# Computer to TV resolution problem.



## Osea23 (Jan 1, 2011)

So I connected my computer to my tv using a hdmi cable. The problem is that it looks like the sides of my tv are cut out or something. My video card is a Geforce 210 and my tv is a Vizio L37 HDTV. Help! I hope a picture helps.


----------



## oscer1 (Jan 27, 2010)

Hi Osea23,

Maybe theirs a setting in the nvidia control settings you could change.


----------



## Osea23 (Jan 1, 2011)

Well, I toggled on every resolution available on the Nvidia control panel.


----------



## oscer1 (Jan 27, 2010)

maybe a setting in the tv, have you check that.


----------



## sobeit (Nov 11, 2007)

I would say it is a tv setting issue.

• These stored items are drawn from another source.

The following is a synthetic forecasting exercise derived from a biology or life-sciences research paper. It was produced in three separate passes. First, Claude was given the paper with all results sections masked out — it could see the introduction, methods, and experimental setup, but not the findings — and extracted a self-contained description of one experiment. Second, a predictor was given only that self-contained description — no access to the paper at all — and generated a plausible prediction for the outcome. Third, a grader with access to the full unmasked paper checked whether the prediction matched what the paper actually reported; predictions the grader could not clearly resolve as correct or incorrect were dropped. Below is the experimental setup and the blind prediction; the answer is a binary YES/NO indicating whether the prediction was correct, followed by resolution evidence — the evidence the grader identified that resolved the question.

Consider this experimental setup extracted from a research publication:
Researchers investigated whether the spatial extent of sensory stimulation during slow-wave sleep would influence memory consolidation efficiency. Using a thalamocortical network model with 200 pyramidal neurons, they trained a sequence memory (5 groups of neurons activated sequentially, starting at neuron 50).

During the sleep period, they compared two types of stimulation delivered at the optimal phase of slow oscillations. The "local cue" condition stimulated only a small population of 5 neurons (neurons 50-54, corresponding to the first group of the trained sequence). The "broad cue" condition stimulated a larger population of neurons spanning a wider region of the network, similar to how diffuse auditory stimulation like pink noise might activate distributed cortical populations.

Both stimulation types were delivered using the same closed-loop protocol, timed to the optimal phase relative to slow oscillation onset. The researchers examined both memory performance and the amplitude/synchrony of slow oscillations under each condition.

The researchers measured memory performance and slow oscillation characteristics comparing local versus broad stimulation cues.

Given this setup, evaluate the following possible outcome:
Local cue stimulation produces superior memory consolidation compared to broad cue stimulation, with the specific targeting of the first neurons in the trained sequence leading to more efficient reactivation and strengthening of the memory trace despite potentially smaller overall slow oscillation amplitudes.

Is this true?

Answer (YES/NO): NO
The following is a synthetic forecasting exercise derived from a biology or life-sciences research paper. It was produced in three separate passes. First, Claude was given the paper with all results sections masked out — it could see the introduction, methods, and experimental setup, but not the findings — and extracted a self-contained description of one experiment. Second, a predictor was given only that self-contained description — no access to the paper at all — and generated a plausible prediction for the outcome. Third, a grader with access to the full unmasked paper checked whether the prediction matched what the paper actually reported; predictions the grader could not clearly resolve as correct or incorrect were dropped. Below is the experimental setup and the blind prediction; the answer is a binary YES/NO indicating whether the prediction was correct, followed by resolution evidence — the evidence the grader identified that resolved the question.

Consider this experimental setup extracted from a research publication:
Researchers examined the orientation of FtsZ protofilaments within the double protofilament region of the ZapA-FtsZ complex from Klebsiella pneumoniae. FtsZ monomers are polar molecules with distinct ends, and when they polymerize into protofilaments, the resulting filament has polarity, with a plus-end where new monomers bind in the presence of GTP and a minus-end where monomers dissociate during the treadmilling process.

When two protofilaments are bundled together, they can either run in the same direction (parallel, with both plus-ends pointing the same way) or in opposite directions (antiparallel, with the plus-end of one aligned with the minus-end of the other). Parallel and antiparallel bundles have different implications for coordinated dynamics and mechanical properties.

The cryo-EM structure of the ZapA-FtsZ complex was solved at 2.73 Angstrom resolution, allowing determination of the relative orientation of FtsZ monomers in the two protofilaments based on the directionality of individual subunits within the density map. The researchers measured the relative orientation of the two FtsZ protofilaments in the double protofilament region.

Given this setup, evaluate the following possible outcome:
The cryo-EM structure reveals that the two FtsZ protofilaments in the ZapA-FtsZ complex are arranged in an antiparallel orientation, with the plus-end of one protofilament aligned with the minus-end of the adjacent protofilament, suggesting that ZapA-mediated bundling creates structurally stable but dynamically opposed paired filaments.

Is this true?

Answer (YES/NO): YES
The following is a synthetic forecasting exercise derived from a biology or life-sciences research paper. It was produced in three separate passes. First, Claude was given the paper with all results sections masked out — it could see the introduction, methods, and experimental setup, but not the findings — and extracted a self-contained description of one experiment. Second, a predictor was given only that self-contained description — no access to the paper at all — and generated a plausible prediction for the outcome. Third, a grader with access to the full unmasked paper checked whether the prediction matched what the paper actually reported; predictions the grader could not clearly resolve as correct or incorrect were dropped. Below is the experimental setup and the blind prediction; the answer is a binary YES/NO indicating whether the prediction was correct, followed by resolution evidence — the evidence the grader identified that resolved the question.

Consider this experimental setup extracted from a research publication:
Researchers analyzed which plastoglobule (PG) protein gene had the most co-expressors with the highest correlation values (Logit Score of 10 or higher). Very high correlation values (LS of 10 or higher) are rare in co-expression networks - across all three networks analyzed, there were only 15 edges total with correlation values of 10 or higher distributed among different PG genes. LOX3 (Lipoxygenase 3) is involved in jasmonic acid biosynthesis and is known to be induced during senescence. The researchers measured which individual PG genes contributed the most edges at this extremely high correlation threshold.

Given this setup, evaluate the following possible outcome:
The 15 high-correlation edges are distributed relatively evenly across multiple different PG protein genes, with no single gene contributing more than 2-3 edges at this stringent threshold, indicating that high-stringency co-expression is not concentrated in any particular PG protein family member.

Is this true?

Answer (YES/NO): NO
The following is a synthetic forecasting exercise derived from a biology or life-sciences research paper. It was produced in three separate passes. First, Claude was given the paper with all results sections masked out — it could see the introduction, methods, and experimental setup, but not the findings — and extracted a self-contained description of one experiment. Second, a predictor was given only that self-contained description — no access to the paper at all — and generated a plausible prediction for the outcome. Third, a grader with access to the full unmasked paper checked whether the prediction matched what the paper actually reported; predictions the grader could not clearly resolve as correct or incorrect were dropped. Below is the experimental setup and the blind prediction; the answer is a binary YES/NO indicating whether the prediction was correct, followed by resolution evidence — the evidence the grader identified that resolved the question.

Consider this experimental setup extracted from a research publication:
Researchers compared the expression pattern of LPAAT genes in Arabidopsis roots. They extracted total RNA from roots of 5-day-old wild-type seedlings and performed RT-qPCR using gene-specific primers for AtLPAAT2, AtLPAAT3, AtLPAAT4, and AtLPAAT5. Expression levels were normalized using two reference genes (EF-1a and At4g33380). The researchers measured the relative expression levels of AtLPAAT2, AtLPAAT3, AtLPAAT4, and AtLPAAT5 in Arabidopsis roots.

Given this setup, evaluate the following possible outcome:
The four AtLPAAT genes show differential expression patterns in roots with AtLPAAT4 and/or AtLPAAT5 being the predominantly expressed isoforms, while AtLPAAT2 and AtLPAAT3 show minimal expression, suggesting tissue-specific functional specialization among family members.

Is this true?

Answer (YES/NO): NO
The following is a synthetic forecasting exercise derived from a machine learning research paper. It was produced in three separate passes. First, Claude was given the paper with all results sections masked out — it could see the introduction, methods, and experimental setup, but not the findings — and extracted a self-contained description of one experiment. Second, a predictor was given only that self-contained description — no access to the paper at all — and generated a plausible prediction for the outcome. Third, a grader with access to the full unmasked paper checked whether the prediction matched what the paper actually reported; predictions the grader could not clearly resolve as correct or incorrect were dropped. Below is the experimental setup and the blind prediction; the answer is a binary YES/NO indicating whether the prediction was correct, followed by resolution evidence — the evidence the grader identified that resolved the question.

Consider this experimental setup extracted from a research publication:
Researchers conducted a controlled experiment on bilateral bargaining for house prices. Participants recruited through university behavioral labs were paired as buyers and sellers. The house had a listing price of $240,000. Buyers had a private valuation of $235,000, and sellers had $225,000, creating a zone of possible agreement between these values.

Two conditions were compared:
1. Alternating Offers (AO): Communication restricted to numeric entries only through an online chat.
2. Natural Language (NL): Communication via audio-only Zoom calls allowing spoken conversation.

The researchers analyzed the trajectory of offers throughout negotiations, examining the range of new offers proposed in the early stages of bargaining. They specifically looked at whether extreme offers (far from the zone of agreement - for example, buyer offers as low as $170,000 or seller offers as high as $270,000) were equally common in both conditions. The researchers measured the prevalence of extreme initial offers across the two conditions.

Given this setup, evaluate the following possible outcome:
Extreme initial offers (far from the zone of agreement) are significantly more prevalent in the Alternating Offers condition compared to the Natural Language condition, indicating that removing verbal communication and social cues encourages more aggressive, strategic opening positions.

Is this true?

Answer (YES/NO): YES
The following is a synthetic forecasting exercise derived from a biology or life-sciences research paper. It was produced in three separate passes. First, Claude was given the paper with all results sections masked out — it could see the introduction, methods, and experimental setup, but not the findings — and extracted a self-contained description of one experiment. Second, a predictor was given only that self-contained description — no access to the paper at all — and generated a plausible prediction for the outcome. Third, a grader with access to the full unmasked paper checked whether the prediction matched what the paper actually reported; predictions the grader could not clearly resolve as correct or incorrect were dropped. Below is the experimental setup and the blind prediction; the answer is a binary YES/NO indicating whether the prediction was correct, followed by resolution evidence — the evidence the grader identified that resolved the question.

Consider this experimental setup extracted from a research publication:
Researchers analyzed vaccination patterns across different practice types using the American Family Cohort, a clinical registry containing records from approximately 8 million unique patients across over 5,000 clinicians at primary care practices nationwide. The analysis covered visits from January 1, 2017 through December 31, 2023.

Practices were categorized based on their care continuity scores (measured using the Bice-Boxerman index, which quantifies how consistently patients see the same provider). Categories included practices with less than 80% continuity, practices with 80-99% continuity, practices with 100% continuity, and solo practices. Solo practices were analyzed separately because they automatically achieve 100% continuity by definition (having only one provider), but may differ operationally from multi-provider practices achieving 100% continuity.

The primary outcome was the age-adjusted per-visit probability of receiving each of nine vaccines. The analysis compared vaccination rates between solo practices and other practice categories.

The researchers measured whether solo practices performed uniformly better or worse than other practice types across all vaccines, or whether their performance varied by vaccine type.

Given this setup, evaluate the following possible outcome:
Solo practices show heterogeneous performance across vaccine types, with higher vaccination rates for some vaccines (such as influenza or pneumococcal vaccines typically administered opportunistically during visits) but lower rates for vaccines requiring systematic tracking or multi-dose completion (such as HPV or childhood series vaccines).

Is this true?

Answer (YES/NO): YES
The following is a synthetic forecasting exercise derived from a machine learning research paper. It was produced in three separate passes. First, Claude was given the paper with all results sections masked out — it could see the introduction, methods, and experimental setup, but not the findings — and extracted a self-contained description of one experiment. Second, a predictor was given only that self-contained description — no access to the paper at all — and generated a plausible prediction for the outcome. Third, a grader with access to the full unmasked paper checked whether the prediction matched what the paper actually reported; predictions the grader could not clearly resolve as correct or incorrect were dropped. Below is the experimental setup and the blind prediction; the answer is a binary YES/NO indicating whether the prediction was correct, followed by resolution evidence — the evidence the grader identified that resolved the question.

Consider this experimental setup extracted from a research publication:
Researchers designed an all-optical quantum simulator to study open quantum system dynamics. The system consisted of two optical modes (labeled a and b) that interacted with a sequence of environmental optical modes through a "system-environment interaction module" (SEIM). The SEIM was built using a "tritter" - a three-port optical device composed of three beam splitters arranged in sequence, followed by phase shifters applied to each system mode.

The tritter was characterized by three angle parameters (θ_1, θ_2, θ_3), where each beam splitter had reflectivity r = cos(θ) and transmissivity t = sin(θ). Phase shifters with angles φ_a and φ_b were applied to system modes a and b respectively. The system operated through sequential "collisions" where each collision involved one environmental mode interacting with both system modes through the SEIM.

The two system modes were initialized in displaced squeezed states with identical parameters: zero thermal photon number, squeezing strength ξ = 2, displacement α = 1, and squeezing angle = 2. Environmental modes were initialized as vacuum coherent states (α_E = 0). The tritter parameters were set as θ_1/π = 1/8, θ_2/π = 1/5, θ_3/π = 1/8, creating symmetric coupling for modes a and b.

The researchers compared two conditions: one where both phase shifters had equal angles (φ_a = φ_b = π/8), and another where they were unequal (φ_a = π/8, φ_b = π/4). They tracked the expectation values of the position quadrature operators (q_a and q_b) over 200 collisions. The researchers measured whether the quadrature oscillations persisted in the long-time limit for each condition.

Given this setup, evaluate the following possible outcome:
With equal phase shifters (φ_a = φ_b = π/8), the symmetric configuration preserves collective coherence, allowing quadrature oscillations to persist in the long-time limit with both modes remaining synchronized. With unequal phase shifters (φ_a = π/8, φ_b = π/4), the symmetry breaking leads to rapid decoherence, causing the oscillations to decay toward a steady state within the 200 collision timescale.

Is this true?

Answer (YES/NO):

I found your tv manual and it says nothing about using hdmi for hooking the tv to your computer. I do know that some hd tvs you cannot use hdmi cables to hook up a computer. 

according to your manual, it says to use a vga cable and an audio cable. I would suggest giving that a try.




> 1. Turn off the power to the HDTV and Computer.
> 2. Connect the VGA cable from your computer to the RGB PC jack on the back of your HDTV.
> 3. Connect the 1/8-inch audio cable from your computer to the RGB PC Audio jack on the back
> of your HDTV. This step is optional and only needed if you want to transmit audio from the
> ...


----------



## Osea23 (Jan 1, 2011)

I used an VGA cable and that seemed to work. But my TV limits the resolution.


----------



## Osea23 (Jan 1, 2011)

How do I do the VESA resolution and timing?


----------